> _Given records_

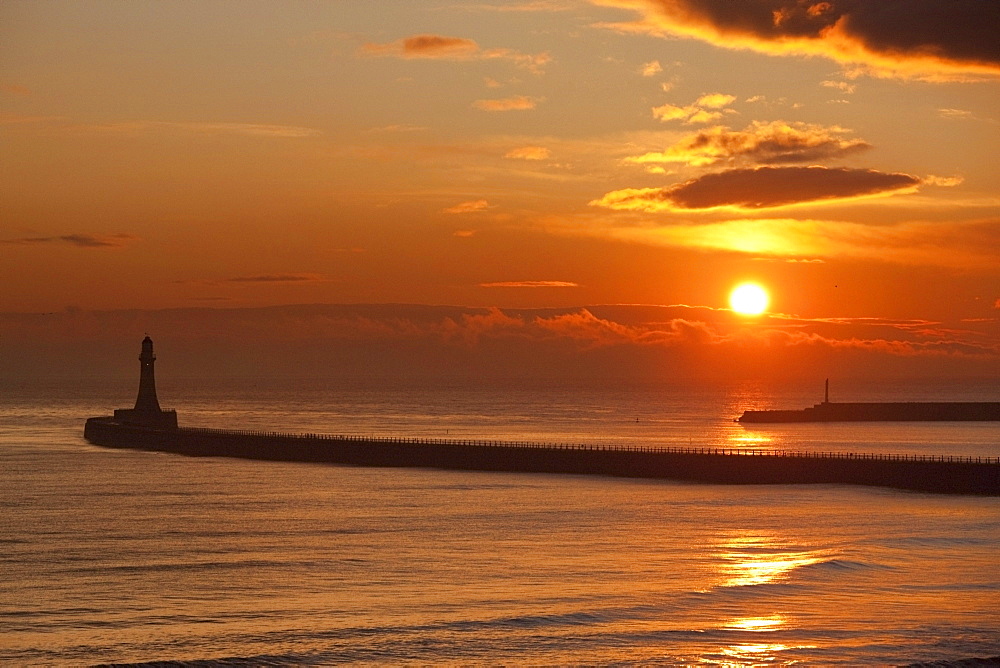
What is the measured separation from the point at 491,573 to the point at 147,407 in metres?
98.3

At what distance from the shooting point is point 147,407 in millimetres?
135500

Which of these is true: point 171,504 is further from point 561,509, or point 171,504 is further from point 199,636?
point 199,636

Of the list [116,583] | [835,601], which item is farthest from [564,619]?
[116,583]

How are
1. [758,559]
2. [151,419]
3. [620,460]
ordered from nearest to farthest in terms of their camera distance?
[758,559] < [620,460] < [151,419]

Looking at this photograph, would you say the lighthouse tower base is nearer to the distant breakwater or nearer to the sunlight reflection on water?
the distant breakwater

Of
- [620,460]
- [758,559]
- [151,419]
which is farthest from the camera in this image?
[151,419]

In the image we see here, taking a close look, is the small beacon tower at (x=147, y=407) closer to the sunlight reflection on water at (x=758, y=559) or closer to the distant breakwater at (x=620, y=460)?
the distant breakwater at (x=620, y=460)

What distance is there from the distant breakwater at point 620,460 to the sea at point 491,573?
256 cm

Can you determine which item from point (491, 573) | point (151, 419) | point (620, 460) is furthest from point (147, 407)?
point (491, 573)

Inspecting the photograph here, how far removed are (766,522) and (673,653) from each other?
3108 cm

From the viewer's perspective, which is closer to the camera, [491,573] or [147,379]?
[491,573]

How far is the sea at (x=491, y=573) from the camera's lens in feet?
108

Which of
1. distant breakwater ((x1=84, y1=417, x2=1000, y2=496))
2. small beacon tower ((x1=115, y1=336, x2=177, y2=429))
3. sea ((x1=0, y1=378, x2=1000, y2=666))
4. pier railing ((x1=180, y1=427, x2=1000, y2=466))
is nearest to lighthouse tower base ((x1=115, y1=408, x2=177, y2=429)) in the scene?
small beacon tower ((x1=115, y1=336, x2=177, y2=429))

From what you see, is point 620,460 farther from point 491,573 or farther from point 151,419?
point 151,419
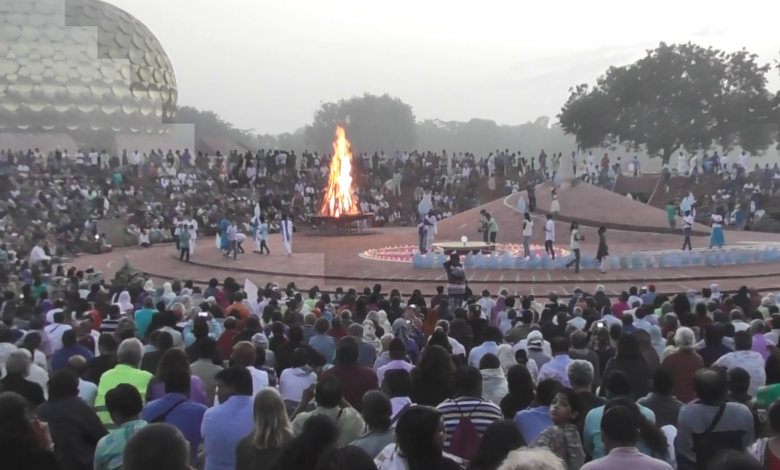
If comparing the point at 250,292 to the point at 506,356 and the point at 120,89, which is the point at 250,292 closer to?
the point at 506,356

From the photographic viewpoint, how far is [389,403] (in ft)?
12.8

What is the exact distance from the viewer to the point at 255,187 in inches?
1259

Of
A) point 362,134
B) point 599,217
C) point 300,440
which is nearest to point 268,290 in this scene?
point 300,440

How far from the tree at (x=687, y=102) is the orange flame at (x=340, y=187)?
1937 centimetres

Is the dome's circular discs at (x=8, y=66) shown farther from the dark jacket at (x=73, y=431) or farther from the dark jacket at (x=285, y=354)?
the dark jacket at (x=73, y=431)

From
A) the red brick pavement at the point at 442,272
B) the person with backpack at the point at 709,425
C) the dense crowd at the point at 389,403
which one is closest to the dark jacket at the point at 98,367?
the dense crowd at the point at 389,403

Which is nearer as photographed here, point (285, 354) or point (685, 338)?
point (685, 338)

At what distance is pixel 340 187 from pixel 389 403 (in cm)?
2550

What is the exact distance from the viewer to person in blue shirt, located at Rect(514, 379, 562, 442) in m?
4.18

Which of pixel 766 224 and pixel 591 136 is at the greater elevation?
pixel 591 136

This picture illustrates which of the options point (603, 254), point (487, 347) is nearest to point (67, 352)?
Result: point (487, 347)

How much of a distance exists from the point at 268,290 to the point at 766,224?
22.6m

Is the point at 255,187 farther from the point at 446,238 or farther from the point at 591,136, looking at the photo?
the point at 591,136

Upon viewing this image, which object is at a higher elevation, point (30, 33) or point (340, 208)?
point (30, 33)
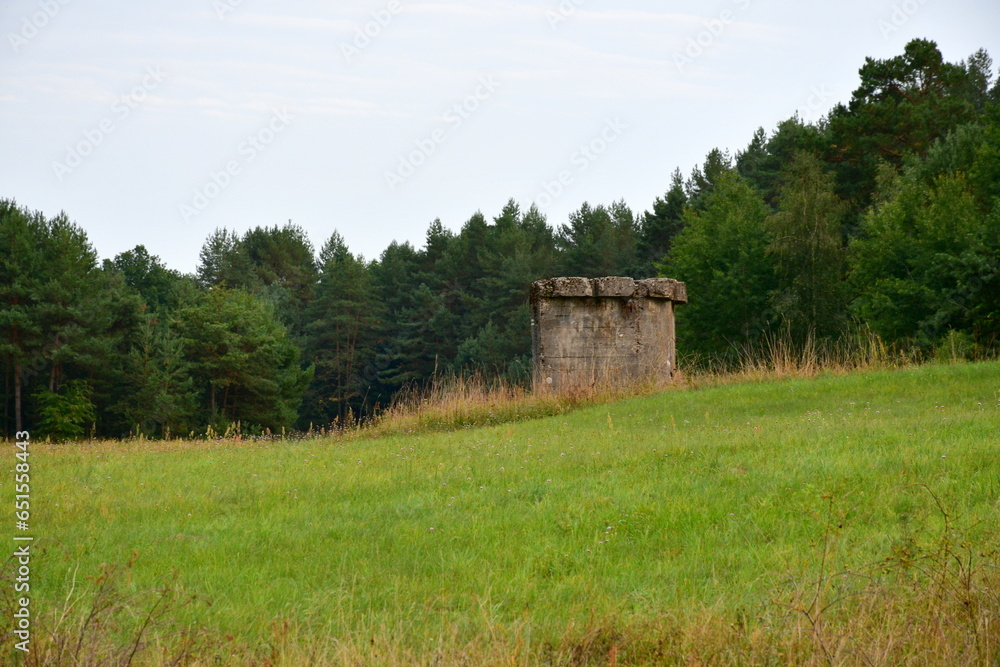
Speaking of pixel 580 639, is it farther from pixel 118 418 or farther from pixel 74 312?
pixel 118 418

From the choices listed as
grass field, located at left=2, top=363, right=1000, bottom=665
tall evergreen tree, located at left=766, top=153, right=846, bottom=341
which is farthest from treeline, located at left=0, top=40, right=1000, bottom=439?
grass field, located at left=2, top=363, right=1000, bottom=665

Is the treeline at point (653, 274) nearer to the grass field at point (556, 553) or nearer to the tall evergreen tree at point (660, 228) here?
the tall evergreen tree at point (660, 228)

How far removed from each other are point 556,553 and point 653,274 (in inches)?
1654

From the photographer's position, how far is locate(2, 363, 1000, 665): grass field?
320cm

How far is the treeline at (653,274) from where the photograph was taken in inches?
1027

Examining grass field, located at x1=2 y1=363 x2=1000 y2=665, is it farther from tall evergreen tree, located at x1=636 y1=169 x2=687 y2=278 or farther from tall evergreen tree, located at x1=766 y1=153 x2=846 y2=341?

> _Work to be completed_
Quote the material word for word, dropping any images it holds.

> _Complete answer_
What is the measured separation from the point at 491,573 to the point at 147,407 in metres?
98.3

At what distance from the shooting point is point 147,407 in millimetres?
135500

Which of these is true: point 171,504 is further from point 561,509, or point 171,504 is further from point 199,636?
point 199,636

Of the list [116,583] | [835,601], which item is farthest from [564,619]?
[116,583]

How are
1. [758,559]
2. [151,419]
3. [620,460]
ordered from nearest to farthest in terms of their camera distance?
[758,559] < [620,460] < [151,419]

Looking at this photograph, would you say the lighthouse tower base is nearer to the distant breakwater or nearer to the sunlight reflection on water?
the distant breakwater

Of
- [620,460]
- [758,559]
- [151,419]
which is farthest from the camera in this image?
[151,419]

In the image we see here, taking a close look, is the small beacon tower at (x=147, y=407) closer to the sunlight reflection on water at (x=758, y=559) or closer to the distant breakwater at (x=620, y=460)?
the distant breakwater at (x=620, y=460)

What distance is there from the distant breakwater at point 620,460 to the sea at point 491,573?
256 cm

Can you determine which item from point (491, 573) | point (151, 419) | point (620, 460) is furthest from point (147, 407)?
point (491, 573)

Inspecting the photograph here, how far removed are (766,522) and (673,653) from each other?
3108 cm

From the viewer's perspective, which is closer to the camera, [491,573] or [147,379]?
[491,573]

How far is the sea at (x=491, y=573) from the camera's lens in feet?
108

Which of
1. distant breakwater ((x1=84, y1=417, x2=1000, y2=496))
2. small beacon tower ((x1=115, y1=336, x2=177, y2=429))
3. sea ((x1=0, y1=378, x2=1000, y2=666))
4. pier railing ((x1=180, y1=427, x2=1000, y2=466))
is nearest to lighthouse tower base ((x1=115, y1=408, x2=177, y2=429)) in the scene?
small beacon tower ((x1=115, y1=336, x2=177, y2=429))

From what you see, is point 620,460 farther from point 491,573 or farther from point 151,419?
point 151,419
If comparing the point at 250,292 to the point at 506,356 and the point at 120,89, which is the point at 250,292 closer to?
the point at 506,356

From the photographic viewpoint, how far is [389,403] (in ft)?
12.8

What is the exact distance from the viewer to the point at 255,187 in inches?
1259

Of
A) point 362,134
B) point 599,217
C) point 300,440
which is nearest to point 268,290 in this scene?
point 300,440

How far from the tree at (x=687, y=102) is the orange flame at (x=340, y=187)?
1937 centimetres

Is the dome's circular discs at (x=8, y=66) shown farther from the dark jacket at (x=73, y=431) or farther from the dark jacket at (x=285, y=354)?
the dark jacket at (x=73, y=431)

From
A) the red brick pavement at the point at 442,272
B) the person with backpack at the point at 709,425
C) the dense crowd at the point at 389,403
which one is closest to the dark jacket at the point at 98,367?
the dense crowd at the point at 389,403

Which is nearer as photographed here, point (285, 354) or point (685, 338)?
point (685, 338)

At what distance is pixel 340 187 from pixel 389 403 (in cm)?
2550

What is the exact distance from the viewer to person in blue shirt, located at Rect(514, 379, 562, 442) in m?
4.18

Which of pixel 766 224 and pixel 591 136 is at the greater elevation?
pixel 591 136

This picture illustrates which of the options point (603, 254), point (487, 347) is nearest to point (67, 352)?
Result: point (487, 347)

How much of a distance exists from the point at 268,290 to the point at 766,224?
22.6m

Is the point at 255,187 farther from the point at 446,238 or farther from the point at 591,136, looking at the photo?
the point at 591,136

Upon viewing this image, which object is at a higher elevation, point (30, 33) or point (340, 208)?
point (30, 33)
Speaking of pixel 580 639, is it farther from pixel 118 418 or farther from pixel 74 312?
pixel 118 418

From the choices listed as
grass field, located at left=2, top=363, right=1000, bottom=665
tall evergreen tree, located at left=766, top=153, right=846, bottom=341
which is farthest from treeline, located at left=0, top=40, right=1000, bottom=439?
grass field, located at left=2, top=363, right=1000, bottom=665

Is the treeline at point (653, 274) nearer to the grass field at point (556, 553) or nearer to the tall evergreen tree at point (660, 228) here?
the tall evergreen tree at point (660, 228)

How far removed from each other are point 556,553 and point 653,274 (in inches)?
1654

From the photographer's position, how far is locate(2, 363, 1000, 665): grass field?
320cm

How far is the treeline at (653,274) from where the photograph was taken in inches?
1027

Examining grass field, located at x1=2 y1=363 x2=1000 y2=665, is it farther from tall evergreen tree, located at x1=636 y1=169 x2=687 y2=278 or farther from tall evergreen tree, located at x1=766 y1=153 x2=846 y2=341?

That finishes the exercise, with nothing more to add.